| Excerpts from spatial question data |
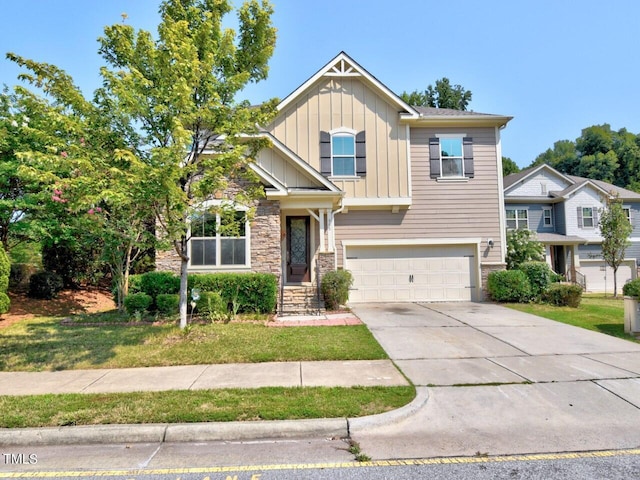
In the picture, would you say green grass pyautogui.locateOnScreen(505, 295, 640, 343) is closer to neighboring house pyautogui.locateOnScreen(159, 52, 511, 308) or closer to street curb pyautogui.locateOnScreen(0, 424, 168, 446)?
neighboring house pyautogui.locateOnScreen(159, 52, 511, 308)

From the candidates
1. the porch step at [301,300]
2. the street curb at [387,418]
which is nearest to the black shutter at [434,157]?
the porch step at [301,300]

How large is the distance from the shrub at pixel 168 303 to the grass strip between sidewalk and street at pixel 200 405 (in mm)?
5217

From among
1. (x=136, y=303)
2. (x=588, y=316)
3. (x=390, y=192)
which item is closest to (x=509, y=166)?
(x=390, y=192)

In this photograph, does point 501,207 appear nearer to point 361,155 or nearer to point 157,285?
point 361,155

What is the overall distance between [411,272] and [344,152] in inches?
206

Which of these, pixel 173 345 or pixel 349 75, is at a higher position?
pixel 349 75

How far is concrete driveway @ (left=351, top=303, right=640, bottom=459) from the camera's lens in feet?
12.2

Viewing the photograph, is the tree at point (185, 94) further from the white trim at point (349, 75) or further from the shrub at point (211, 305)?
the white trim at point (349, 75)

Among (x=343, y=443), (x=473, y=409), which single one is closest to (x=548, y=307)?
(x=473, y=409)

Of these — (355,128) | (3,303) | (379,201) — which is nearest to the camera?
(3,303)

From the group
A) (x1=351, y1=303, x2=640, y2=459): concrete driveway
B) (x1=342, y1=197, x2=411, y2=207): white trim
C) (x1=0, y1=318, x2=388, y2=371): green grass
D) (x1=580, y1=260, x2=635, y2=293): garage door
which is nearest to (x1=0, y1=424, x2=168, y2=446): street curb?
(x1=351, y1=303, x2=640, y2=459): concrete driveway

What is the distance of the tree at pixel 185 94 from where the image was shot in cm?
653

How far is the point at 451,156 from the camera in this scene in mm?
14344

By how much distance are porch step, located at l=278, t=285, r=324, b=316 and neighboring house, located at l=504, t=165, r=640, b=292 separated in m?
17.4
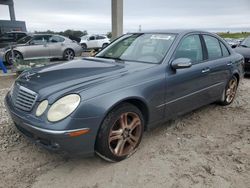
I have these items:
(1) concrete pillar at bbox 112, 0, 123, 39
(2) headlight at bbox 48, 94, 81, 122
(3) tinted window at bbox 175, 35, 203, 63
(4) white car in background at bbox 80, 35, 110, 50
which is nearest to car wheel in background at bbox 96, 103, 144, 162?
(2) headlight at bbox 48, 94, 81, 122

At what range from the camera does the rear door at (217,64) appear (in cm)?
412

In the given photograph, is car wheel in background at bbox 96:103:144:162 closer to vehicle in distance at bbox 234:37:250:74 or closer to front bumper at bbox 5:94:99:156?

| What the exercise asks |
Copy all of the data above word for word, leaving out the pictures.

| Answer to this exercise |
In the picture, would you say green grass pyautogui.locateOnScreen(505, 295, 640, 343) is closer to neighboring house pyautogui.locateOnScreen(159, 52, 511, 308) or closer to street curb pyautogui.locateOnScreen(0, 424, 168, 446)?
neighboring house pyautogui.locateOnScreen(159, 52, 511, 308)

From the candidates
1. the porch step at [301,300]
2. the street curb at [387,418]
which is nearest to the black shutter at [434,157]?
the porch step at [301,300]

How large is the distance from the shrub at pixel 168 303 to the grass strip between sidewalk and street at pixel 200 405 (in mm)?
5217

From among
1. (x=136, y=303)
2. (x=588, y=316)
3. (x=390, y=192)
which item is closest to (x=509, y=166)?
(x=390, y=192)

In this photograph, does point 501,207 appear nearer to point 361,155 or nearer to point 157,285?
point 361,155

What is the overall distance between [411,272] and [344,152] in inches?
206

Which of these, pixel 173 345 or pixel 349 75, is at a higher position?
pixel 349 75

How far is concrete driveway @ (left=351, top=303, right=640, bottom=459) from the camera's lens in feet?
12.2

Viewing the photograph, is the tree at point (185, 94) further from the white trim at point (349, 75) or further from the shrub at point (211, 305)?
the white trim at point (349, 75)

Among (x=343, y=443), (x=473, y=409), which single one is closest to (x=548, y=307)?
(x=473, y=409)

Of these — (355,128) | (3,303) | (379,201) — which is nearest to the camera?
(3,303)

From the group
A) (x1=351, y1=303, x2=640, y2=459): concrete driveway
B) (x1=342, y1=197, x2=411, y2=207): white trim
C) (x1=0, y1=318, x2=388, y2=371): green grass
D) (x1=580, y1=260, x2=635, y2=293): garage door
which is nearest to (x1=0, y1=424, x2=168, y2=446): street curb?
(x1=351, y1=303, x2=640, y2=459): concrete driveway

What is the distance of the tree at pixel 185 94 from where the image was shot in cm?
653

How far is the point at 451,156 from the camera in this scene in mm?
14344

By how much distance are porch step, located at l=278, t=285, r=324, b=316 and neighboring house, located at l=504, t=165, r=640, b=292 separated in m?
17.4
I have these items:
(1) concrete pillar at bbox 112, 0, 123, 39
(2) headlight at bbox 48, 94, 81, 122
(3) tinted window at bbox 175, 35, 203, 63
(4) white car in background at bbox 80, 35, 110, 50
which is nearest to car wheel in background at bbox 96, 103, 144, 162?
(2) headlight at bbox 48, 94, 81, 122

At what range from the camera does the rear door at (217,64) appear (in cm)?
412

In the given photograph, is car wheel in background at bbox 96:103:144:162 closer to vehicle in distance at bbox 234:37:250:74 or closer to front bumper at bbox 5:94:99:156?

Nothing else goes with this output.